BRIEF: Please copy out the data from its start through the line holding "4.01 metres", inclusive, leaving the pictures out of your answer.

# # # # # # #

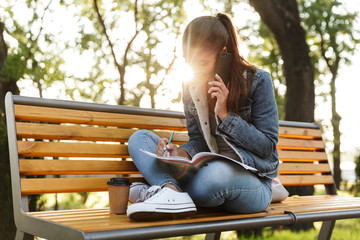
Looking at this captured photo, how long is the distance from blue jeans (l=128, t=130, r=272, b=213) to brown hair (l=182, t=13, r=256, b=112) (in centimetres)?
35

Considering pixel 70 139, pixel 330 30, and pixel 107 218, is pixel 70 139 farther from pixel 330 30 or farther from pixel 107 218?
pixel 330 30

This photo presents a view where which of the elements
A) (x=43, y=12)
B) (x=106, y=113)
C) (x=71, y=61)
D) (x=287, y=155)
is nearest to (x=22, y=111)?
(x=106, y=113)

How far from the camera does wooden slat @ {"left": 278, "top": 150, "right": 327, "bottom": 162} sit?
3.86 metres

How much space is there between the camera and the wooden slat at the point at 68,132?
→ 2.55m

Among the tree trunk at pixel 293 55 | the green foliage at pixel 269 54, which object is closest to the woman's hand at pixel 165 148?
the tree trunk at pixel 293 55

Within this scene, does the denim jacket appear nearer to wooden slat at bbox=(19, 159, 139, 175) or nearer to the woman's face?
the woman's face

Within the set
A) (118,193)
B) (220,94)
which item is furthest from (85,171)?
(220,94)

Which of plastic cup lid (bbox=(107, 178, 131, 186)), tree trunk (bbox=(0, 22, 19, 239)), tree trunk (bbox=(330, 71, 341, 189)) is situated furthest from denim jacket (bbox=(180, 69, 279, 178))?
tree trunk (bbox=(330, 71, 341, 189))

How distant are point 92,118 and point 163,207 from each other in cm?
112

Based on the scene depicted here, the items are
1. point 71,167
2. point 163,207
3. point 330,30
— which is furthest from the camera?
point 330,30

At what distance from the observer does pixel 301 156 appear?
4.01 metres

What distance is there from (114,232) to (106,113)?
1.36 meters

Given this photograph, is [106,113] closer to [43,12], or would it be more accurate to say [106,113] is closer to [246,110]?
[246,110]

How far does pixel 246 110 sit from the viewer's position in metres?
2.32
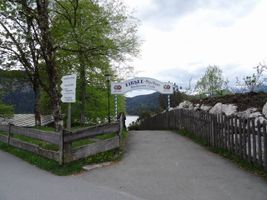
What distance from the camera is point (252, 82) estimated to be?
83.4 feet

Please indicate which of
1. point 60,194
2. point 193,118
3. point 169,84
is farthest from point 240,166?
point 169,84

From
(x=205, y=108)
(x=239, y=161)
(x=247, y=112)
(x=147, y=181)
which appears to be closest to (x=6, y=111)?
(x=205, y=108)

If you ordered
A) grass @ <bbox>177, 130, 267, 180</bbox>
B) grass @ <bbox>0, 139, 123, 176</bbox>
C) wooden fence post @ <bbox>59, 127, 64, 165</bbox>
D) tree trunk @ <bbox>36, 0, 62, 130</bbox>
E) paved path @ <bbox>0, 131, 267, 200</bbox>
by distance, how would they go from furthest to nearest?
tree trunk @ <bbox>36, 0, 62, 130</bbox>, wooden fence post @ <bbox>59, 127, 64, 165</bbox>, grass @ <bbox>0, 139, 123, 176</bbox>, grass @ <bbox>177, 130, 267, 180</bbox>, paved path @ <bbox>0, 131, 267, 200</bbox>

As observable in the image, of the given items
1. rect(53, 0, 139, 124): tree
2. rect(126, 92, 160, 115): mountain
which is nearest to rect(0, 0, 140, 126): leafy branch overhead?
rect(53, 0, 139, 124): tree

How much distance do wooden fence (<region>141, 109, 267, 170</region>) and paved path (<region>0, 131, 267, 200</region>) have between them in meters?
0.52

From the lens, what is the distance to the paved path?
7.34 metres

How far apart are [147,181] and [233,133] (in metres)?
3.51

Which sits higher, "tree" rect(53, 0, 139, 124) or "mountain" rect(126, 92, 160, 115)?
"tree" rect(53, 0, 139, 124)

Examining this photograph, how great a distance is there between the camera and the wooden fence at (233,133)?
29.7ft

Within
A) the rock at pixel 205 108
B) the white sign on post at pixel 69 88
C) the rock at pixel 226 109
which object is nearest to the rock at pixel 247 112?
the rock at pixel 226 109

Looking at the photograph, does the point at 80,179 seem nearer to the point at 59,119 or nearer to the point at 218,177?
the point at 218,177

# # # # # # #

TASK RESPONSE:
Looking at this captured photo, how long is the distance from blue jeans (l=128, t=130, r=272, b=213) to brown hair (l=182, t=13, r=256, b=112) (in centimetres)?
35

Considering pixel 70 139, pixel 330 30, and pixel 107 218, is pixel 70 139 farther from pixel 330 30 or farther from pixel 107 218?
pixel 330 30

This photo presents a view where which of the elements
A) (x=43, y=12)
B) (x=106, y=113)
C) (x=71, y=61)
D) (x=287, y=155)
is nearest to (x=22, y=111)?
(x=106, y=113)

How far from the camera does wooden slat @ {"left": 278, "top": 150, "right": 327, "bottom": 162} sit?
3.86 metres

How much space is there between the camera and the wooden slat at the point at 68,132?
→ 2.55m

Among the tree trunk at pixel 293 55 | the green foliage at pixel 269 54, which object is closest to the woman's hand at pixel 165 148?
the tree trunk at pixel 293 55

Within this scene, does the denim jacket appear nearer to wooden slat at bbox=(19, 159, 139, 175) or nearer to the woman's face?
the woman's face

Within the set
A) (118,193)
B) (220,94)
which item is furthest from (85,171)?
(220,94)

Which of plastic cup lid (bbox=(107, 178, 131, 186)), tree trunk (bbox=(0, 22, 19, 239)), tree trunk (bbox=(330, 71, 341, 189)) is situated furthest from denim jacket (bbox=(180, 69, 279, 178))?
tree trunk (bbox=(330, 71, 341, 189))

How distant are point 92,118 and point 163,207 from each other in cm?
112

Based on the scene depicted here, the items are
1. point 71,167
2. point 163,207
3. point 330,30
— which is furthest from the camera?
point 330,30

At what distance from the observer does pixel 301 156 appear?
4.01 metres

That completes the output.